- **The exercise**: Can you recast the records as a JSON list of strings, one string per line with blank lines left out, covering only the stretch from the line holding "In terms of" through the end of the records, both ends included?

Dataset entries
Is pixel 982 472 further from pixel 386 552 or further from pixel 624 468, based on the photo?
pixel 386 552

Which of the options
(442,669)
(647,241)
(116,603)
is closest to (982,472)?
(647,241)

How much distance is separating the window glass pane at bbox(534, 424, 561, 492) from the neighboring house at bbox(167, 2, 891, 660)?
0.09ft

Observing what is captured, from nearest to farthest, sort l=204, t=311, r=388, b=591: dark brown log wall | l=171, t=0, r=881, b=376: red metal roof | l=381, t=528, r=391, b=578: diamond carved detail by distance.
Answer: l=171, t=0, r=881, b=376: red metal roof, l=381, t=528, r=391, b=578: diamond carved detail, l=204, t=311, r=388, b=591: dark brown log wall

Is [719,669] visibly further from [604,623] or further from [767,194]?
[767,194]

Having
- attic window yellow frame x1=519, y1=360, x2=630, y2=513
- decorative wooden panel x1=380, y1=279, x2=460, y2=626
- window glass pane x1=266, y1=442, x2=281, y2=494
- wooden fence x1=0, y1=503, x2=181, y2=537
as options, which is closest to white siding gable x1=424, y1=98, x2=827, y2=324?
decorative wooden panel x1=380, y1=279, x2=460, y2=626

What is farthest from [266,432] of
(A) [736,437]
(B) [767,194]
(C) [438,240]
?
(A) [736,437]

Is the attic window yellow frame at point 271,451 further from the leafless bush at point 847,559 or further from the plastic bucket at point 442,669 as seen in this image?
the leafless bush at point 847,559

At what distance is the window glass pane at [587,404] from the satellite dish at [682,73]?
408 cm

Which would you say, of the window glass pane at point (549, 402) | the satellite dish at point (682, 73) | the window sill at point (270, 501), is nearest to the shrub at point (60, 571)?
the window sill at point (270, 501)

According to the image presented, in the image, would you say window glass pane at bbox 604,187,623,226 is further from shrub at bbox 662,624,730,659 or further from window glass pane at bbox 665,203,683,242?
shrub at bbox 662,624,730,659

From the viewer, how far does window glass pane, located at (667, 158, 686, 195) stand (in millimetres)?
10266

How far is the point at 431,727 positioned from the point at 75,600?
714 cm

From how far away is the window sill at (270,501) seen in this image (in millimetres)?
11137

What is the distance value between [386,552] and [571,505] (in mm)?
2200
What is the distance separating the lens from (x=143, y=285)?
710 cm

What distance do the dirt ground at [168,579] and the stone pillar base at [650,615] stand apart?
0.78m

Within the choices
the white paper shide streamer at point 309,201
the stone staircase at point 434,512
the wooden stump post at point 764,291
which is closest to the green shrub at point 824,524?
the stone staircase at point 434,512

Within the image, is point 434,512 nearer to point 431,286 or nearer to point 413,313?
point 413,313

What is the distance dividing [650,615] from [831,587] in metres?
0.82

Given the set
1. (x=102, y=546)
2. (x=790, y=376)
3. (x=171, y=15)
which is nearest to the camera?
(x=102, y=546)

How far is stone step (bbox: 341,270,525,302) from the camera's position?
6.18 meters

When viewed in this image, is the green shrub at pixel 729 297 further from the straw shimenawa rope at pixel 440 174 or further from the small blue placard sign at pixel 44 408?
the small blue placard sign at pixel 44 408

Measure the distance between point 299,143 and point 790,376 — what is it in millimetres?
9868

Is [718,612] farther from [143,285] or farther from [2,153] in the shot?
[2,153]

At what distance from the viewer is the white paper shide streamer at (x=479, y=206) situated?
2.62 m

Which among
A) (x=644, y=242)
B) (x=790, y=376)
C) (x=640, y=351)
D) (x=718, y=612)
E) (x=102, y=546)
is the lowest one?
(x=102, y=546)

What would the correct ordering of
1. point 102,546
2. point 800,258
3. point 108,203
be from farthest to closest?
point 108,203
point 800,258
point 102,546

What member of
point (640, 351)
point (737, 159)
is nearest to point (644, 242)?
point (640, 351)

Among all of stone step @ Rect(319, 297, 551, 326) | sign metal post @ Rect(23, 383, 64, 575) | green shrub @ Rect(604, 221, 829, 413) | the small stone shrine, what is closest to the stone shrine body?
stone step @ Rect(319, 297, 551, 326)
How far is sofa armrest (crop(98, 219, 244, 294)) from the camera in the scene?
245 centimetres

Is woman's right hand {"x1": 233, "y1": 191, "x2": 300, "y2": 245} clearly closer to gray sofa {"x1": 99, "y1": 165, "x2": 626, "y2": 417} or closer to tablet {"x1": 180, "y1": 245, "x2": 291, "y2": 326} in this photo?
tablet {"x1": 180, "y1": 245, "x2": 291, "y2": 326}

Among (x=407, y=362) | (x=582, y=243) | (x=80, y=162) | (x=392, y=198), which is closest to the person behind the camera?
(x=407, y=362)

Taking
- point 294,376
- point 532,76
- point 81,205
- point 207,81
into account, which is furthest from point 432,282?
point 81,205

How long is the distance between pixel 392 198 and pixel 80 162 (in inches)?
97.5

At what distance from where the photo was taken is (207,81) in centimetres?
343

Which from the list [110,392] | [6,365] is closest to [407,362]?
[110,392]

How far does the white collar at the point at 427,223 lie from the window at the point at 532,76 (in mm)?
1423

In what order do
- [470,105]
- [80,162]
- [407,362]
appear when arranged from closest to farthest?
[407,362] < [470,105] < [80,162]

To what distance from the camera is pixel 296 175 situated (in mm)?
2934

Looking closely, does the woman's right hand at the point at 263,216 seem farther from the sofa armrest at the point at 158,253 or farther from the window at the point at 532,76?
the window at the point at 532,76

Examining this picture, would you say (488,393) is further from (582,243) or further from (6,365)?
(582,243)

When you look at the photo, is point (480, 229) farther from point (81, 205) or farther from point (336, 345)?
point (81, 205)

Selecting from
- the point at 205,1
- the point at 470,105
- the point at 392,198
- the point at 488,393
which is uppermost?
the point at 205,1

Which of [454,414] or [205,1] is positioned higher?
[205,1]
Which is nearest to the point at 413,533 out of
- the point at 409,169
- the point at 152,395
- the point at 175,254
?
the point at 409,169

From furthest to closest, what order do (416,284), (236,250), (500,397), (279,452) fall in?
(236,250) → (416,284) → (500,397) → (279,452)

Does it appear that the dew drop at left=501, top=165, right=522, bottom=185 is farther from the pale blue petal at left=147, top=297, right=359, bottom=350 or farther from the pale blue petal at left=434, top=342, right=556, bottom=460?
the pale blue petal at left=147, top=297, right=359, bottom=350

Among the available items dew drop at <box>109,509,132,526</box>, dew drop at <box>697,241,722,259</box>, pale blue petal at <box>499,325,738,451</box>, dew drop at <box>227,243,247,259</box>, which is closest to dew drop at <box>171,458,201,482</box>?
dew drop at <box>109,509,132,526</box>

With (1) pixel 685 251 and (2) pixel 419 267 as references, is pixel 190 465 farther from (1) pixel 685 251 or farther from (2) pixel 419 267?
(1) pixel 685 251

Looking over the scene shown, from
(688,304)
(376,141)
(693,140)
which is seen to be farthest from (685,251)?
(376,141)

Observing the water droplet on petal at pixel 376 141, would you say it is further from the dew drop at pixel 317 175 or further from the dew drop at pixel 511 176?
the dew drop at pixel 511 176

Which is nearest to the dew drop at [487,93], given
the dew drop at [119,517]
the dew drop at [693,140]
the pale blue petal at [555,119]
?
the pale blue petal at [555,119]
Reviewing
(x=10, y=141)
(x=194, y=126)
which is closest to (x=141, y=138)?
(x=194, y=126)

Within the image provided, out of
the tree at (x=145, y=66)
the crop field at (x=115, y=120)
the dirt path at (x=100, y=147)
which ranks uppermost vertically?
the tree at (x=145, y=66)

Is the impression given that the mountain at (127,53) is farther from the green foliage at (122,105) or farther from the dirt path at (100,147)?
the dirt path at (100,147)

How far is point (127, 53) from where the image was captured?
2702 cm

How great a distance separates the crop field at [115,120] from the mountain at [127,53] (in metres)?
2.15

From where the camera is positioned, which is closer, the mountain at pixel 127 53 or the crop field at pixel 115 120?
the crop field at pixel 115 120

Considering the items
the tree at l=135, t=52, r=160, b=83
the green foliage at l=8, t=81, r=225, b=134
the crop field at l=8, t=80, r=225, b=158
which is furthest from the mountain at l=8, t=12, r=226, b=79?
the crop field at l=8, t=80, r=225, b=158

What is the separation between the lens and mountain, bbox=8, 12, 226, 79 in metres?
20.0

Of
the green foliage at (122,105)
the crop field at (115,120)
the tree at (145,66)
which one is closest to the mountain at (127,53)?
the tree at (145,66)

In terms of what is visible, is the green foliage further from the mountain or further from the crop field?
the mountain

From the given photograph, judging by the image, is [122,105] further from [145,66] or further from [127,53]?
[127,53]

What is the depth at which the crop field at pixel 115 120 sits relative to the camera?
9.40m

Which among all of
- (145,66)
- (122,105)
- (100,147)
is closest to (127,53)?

- **Solution**:
[
  "In terms of what is visible, is the green foliage further from the mountain or further from the crop field?",
  "the mountain",
  "From the given photograph, judging by the image, is [122,105] further from [145,66] or further from [127,53]?",
  "[127,53]",
  "What is the depth at which the crop field at pixel 115 120 sits relative to the camera?",
  "9.40m",
  "Which among all of",
  "- (145,66)",
  "- (122,105)",
  "- (100,147)",
  "is closest to (127,53)?"
]